Si sa che negli ultimi anni Antonioni, in conseguenza di un ictus, non parlava, era semiparalizzato e si esprimeva solo tramite la moglie, attrice, molto più giovane di lui.

Ci si potrebbe chiedere: è giusto seminare indizi che fanno riconoscere in un personaggio una persona reale e cucirgli addosso un episodio inventato?

Virzì sa benissimo che la moglie ruspante dell’aspirante sceneggiatore toscano, che si era trasferita a Roma per controllare il marito, non è l’unica ad essere riuscita, casualmente, ad entrare nel mondo del cinema.

Alcuni hanno accettato i compromessi e la violenza che si intravede sotto la finta allegria e sono riusciti ad affermarsi, probabilmente pagando il prezzo richiesto dai vecchi che avevano in mano il potere.
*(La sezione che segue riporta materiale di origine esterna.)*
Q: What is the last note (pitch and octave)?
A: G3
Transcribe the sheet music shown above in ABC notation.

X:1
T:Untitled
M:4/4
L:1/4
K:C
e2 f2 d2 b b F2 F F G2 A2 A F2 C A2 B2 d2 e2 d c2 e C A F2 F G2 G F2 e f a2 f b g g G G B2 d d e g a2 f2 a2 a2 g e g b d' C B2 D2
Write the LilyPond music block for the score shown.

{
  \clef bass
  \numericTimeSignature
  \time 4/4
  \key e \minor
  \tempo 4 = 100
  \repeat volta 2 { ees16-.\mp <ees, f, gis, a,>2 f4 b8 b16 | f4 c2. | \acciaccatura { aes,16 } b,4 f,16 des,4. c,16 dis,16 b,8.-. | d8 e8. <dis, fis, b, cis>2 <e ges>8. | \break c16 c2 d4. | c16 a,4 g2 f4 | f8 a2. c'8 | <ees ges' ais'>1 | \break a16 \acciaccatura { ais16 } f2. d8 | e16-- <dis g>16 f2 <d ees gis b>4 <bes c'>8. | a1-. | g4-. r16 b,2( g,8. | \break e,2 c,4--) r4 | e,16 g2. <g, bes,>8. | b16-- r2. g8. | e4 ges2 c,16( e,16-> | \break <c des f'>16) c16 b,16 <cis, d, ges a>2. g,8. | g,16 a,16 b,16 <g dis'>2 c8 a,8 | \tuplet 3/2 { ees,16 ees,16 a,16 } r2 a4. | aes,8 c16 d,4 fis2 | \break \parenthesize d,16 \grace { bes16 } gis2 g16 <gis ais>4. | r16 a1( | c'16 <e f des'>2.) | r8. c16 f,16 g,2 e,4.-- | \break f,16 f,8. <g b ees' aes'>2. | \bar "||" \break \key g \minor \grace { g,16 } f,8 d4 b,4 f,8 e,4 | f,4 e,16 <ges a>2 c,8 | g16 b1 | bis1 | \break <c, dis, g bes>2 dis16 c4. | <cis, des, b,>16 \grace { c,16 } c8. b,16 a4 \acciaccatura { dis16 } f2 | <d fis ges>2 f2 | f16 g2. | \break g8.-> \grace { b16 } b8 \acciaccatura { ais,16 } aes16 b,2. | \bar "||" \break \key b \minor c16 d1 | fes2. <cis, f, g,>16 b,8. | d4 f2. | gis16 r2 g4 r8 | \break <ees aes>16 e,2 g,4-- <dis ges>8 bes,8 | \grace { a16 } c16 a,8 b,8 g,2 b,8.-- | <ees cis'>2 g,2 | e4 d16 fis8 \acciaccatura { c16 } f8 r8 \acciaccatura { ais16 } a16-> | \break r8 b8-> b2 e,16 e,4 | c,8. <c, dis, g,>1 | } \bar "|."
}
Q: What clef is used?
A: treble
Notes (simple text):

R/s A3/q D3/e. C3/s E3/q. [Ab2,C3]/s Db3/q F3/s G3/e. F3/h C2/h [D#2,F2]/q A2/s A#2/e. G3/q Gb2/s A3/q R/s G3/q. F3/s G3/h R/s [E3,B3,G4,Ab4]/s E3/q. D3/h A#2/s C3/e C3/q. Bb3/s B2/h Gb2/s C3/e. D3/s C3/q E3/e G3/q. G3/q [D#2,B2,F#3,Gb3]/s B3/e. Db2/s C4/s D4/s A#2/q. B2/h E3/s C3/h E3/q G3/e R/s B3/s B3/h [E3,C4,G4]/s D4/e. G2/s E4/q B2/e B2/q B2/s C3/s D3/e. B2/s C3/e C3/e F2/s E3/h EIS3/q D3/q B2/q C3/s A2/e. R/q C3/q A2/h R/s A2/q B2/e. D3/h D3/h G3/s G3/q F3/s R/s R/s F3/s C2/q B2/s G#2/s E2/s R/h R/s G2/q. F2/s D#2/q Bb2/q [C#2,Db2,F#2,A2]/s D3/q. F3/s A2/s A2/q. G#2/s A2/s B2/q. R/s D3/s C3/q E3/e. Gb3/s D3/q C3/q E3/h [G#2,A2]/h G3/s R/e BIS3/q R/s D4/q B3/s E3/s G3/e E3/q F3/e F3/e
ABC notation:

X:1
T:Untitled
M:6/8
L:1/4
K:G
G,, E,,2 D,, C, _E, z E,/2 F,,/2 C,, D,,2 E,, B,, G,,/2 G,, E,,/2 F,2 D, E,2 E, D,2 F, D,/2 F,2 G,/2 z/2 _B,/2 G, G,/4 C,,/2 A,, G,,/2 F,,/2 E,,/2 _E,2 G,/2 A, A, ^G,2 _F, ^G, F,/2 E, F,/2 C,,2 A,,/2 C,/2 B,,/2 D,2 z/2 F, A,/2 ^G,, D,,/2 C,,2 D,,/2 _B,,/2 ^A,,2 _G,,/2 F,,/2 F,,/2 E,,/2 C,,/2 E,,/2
Se si vuole rappresentare un mondo dominato dai soldi, non dall’arte, dai soldi, bisogna essere sinceri fino in fondo, spietati anche con se stessi, altrimenti si mettono insieme dei bozzetti comici che non fanno ridere e il film risulta noioso, tranne per quei pochi che possono divertirsi con il giochino.

Attualmente questo film è al primo posto nella classifica dei più pallosi che ho visto nel 2018; ha superato “Phantom thread” e si avvia a ricevere il premio (a meno di sorprese delle ultime settimane).